▶ Task to complete:
Return each line of the material that contains the string "list". Matching is case-sensitive.

▶ Information supplied:
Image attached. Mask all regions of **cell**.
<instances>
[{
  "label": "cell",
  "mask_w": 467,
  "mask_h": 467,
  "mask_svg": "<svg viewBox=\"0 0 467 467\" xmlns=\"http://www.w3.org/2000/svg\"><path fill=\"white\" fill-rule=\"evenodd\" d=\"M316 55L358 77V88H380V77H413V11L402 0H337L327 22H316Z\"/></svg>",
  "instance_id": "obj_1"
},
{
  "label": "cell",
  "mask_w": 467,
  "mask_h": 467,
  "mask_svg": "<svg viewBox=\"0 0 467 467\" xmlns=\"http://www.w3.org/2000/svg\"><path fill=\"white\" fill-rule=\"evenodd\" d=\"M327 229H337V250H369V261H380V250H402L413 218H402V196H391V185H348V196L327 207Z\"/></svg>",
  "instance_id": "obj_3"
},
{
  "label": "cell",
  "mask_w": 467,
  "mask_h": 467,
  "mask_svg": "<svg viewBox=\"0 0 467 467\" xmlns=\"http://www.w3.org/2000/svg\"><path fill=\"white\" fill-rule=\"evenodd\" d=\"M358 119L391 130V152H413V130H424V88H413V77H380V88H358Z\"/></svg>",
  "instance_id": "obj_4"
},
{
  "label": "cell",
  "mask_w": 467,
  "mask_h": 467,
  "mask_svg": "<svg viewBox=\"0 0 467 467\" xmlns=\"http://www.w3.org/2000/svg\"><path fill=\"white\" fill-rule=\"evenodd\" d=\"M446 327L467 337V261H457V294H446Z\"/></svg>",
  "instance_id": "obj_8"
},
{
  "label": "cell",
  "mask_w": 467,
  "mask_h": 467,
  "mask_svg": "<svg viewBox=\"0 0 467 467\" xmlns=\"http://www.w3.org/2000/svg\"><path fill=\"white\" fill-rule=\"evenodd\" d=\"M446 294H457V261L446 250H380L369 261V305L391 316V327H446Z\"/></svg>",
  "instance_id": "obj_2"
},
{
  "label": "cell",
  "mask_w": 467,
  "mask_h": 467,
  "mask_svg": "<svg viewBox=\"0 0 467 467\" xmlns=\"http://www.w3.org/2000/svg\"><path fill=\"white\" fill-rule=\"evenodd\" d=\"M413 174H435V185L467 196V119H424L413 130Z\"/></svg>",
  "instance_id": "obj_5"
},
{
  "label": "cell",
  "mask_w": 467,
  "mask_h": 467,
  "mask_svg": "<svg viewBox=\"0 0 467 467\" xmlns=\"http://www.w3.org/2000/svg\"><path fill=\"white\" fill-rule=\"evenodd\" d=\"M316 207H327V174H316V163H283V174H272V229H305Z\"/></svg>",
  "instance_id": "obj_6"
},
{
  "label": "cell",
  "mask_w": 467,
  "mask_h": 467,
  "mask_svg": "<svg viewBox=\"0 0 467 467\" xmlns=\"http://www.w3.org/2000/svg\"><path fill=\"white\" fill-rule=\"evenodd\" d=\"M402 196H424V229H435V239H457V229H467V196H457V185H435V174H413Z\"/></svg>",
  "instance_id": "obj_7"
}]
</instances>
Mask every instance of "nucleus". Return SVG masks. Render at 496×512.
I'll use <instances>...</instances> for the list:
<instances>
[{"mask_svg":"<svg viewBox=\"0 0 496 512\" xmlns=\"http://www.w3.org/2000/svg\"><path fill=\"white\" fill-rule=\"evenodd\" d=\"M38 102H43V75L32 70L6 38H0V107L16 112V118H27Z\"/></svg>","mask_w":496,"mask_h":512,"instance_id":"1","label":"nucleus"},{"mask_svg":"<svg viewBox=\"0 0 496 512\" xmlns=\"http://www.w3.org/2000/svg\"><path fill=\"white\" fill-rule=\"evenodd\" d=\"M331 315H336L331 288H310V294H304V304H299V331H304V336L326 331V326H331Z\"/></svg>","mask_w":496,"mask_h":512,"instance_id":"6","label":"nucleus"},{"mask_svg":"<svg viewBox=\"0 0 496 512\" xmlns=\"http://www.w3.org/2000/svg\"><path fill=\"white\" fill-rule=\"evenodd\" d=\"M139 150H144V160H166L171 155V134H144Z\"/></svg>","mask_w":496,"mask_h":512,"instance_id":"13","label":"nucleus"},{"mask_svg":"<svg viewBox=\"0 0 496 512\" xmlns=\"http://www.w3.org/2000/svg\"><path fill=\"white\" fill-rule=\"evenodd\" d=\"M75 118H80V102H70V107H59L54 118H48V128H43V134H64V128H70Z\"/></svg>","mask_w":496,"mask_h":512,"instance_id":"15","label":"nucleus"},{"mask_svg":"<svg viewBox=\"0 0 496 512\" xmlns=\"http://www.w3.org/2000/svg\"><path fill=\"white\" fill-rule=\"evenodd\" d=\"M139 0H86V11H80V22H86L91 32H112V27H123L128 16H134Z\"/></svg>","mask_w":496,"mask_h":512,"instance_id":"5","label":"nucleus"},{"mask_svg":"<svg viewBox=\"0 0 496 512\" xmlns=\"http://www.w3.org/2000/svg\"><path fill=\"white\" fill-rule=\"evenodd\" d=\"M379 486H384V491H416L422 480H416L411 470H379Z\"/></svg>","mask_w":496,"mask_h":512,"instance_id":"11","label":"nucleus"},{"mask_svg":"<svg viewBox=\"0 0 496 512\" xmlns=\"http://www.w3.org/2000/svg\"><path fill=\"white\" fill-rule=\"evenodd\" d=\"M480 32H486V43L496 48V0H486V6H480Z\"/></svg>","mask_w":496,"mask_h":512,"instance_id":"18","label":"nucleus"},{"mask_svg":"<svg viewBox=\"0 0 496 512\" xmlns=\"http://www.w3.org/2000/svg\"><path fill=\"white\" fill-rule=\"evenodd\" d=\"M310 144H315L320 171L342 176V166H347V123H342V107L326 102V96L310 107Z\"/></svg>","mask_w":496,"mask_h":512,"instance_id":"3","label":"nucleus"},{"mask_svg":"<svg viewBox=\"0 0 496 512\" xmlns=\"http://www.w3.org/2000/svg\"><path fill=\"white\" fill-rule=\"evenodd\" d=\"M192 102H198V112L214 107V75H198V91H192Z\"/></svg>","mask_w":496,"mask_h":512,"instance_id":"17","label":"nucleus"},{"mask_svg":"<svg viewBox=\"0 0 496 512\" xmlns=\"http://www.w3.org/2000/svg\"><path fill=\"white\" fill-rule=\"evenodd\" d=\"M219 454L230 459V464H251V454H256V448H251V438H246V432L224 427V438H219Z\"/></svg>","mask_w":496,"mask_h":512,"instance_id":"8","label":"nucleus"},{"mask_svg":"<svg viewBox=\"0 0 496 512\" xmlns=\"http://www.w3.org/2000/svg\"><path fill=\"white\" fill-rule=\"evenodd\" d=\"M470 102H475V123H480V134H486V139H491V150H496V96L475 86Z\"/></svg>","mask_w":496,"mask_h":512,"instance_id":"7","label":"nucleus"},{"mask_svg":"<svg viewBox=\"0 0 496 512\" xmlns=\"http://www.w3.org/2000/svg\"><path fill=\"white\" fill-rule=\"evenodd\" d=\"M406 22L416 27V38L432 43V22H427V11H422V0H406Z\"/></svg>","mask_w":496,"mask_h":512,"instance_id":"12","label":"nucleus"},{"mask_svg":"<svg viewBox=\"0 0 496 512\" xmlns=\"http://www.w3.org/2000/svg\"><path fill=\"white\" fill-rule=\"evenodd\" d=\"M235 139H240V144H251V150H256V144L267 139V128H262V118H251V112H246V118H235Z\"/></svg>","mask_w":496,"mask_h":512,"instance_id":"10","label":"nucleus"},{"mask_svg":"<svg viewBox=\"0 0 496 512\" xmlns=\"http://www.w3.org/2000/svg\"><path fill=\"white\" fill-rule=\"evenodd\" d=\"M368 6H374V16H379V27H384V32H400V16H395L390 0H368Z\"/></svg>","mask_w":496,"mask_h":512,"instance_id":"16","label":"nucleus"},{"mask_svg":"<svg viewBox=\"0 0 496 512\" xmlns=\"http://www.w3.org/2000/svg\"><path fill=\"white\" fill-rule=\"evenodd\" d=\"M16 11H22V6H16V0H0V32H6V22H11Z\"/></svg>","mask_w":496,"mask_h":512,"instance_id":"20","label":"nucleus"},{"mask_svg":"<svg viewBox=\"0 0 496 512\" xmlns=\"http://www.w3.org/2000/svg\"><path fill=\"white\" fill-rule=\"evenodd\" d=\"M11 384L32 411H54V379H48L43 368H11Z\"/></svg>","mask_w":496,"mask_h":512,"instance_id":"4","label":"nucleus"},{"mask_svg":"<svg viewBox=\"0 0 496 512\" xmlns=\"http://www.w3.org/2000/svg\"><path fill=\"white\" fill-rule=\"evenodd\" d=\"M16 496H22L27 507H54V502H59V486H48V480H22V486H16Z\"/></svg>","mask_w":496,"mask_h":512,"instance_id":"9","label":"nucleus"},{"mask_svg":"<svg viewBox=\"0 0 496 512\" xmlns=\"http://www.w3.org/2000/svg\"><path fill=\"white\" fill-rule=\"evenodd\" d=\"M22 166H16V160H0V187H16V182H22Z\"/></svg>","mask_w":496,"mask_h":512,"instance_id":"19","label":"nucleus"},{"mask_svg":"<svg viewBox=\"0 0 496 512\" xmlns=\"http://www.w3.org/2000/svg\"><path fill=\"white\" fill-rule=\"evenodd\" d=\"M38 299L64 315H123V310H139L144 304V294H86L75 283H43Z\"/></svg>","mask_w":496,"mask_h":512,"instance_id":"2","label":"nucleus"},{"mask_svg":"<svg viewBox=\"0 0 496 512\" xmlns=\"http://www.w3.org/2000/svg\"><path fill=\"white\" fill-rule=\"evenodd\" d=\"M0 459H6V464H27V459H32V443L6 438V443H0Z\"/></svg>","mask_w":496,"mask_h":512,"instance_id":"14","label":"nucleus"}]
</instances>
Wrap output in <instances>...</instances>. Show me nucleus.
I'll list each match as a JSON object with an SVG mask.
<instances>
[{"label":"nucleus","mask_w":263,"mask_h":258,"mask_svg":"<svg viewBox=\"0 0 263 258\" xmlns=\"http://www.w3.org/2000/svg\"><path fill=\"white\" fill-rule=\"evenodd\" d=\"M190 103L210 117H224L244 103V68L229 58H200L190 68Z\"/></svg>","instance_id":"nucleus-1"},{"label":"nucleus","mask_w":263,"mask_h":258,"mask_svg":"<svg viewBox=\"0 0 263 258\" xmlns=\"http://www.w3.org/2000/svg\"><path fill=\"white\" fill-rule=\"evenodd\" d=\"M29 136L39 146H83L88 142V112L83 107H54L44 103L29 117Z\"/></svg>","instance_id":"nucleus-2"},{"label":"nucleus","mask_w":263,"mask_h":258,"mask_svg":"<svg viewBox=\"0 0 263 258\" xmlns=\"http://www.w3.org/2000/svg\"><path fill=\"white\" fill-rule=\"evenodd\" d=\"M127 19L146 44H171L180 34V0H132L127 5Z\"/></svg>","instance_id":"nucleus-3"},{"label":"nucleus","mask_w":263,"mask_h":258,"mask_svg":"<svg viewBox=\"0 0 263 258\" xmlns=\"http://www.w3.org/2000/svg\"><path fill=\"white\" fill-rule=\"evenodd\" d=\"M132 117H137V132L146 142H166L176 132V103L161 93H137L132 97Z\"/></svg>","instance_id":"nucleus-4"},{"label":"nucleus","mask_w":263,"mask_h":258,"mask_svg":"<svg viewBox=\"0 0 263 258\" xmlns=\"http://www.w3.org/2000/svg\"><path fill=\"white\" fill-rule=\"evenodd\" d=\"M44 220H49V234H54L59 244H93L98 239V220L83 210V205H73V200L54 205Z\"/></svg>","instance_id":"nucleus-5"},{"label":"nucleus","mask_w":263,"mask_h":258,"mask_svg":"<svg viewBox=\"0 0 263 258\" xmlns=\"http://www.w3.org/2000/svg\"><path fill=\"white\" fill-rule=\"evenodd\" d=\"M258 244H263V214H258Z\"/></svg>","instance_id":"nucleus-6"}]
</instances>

▶ Exercise result:
I'll use <instances>...</instances> for the list:
I'll list each match as a JSON object with an SVG mask.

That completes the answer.